From the perspective of the independent generators, though, the order deeming nuclear facilities eligible for ZECs was tantamount to the provision of an unfair subsidy to certain preferred generating units. As such, they argued, the availability of ZECs could change the ultimate price to be paid for the power generated at the nuclear plants. They contended that because ZEC-related revenue could affect wholesale pricing, and because that is a field that is supposed to be occupied only by the FERC, the ZEC program was impinging on FERC's authority.
The court, however, found that the complainants had conflated the notion of the production of energy with sales of energy. The court clarified that nuclear facilities receive ZECs when they generate power, not when they sell it in the wholesale market. In further support of that distinction, the court pointed out that the ZEC program does not require nuclear power plants to bid all of their output into the auctions conducted by the New York Independent System Operator.
The court explained that the ZECs are earned separate and apart from the monies received in selling the associated power. As such, the court said, ZECs are fundamentally the same as renewable energy credits (RECs), which likewise are applied separate from the energy sold. And, the court noted, the FERC itself had ruled five years ago that RECs fall under state jurisdiction alone when the RECs are sold separately from the underlying energy. Moreover, the court cited the fact that the FERC has taken no steps to oppose New York's ZEC program itself.
The court further related that New York's ZEC plan does not entail any particular wholesale price that would "displace" a market-derived price. The court conveyed that nuclear power plants are eligible for ZECs based not on the sales they actually make, but on the "positive attributes of the generation they produce." The amount of the ZECs is determined separately from the sales price, the court said.
In essence, the court stated, ZEC payments are unbundled from wholesale sales of energy or capacity. As a result, the court concluded that to the extent the availability of ZECs for nuclear facilities distorts associated wholesale prices at all, it is at best an indirect effect and extremely minimal.
The court's opinion was characterized by several not-so-subtle jabs at the Trump administration. Various passages call out the president by name and decry his seeming denial of climate change and the role of GHGs thereto.
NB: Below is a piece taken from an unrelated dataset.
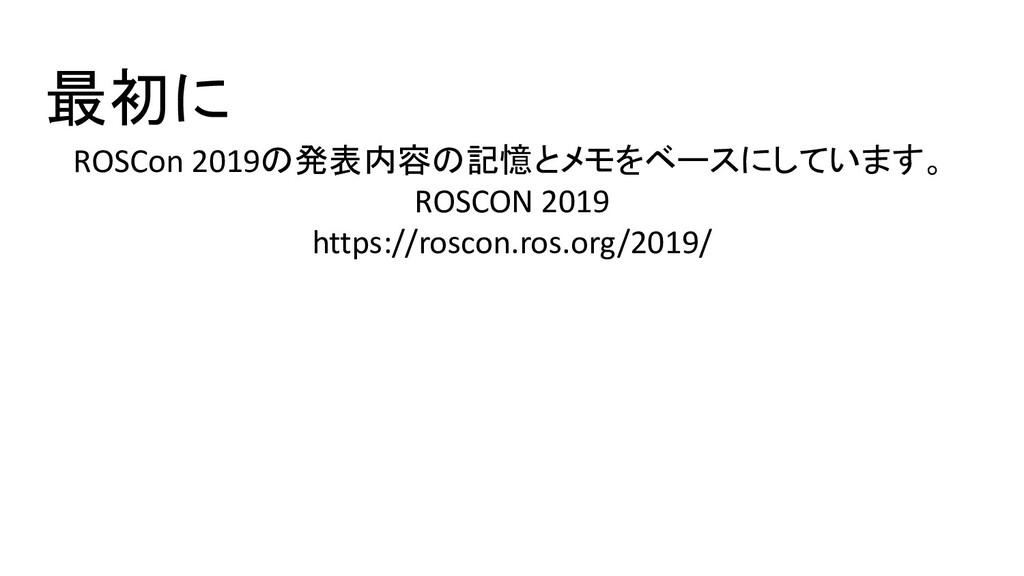最初に ROSCon 2019の発表内容の記憶とメモをベースにしています。 ROSCON 20...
In particular, the court queried how the president could continue to refer to climate change as a "hoax" when there is "overwhelming scientific" evidence to the contrary.
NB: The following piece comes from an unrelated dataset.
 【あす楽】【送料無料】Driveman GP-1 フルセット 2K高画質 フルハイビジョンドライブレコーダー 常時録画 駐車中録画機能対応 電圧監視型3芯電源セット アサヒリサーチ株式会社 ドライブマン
The court appeared to align itself with New York's proactive stance in fighting global warming, with the court indicating that a state is perfectly within its rights to take action to combat climate change, whether through CES and ZEC endeavors or some other tactic, when the federal government refuses to address the issue itself. Coalition for Competitive Electricity et al. v. Audrey Zibelman et al., 16-CV- 8164 (VEC), July 25, 2017 (S.D.N.Y.).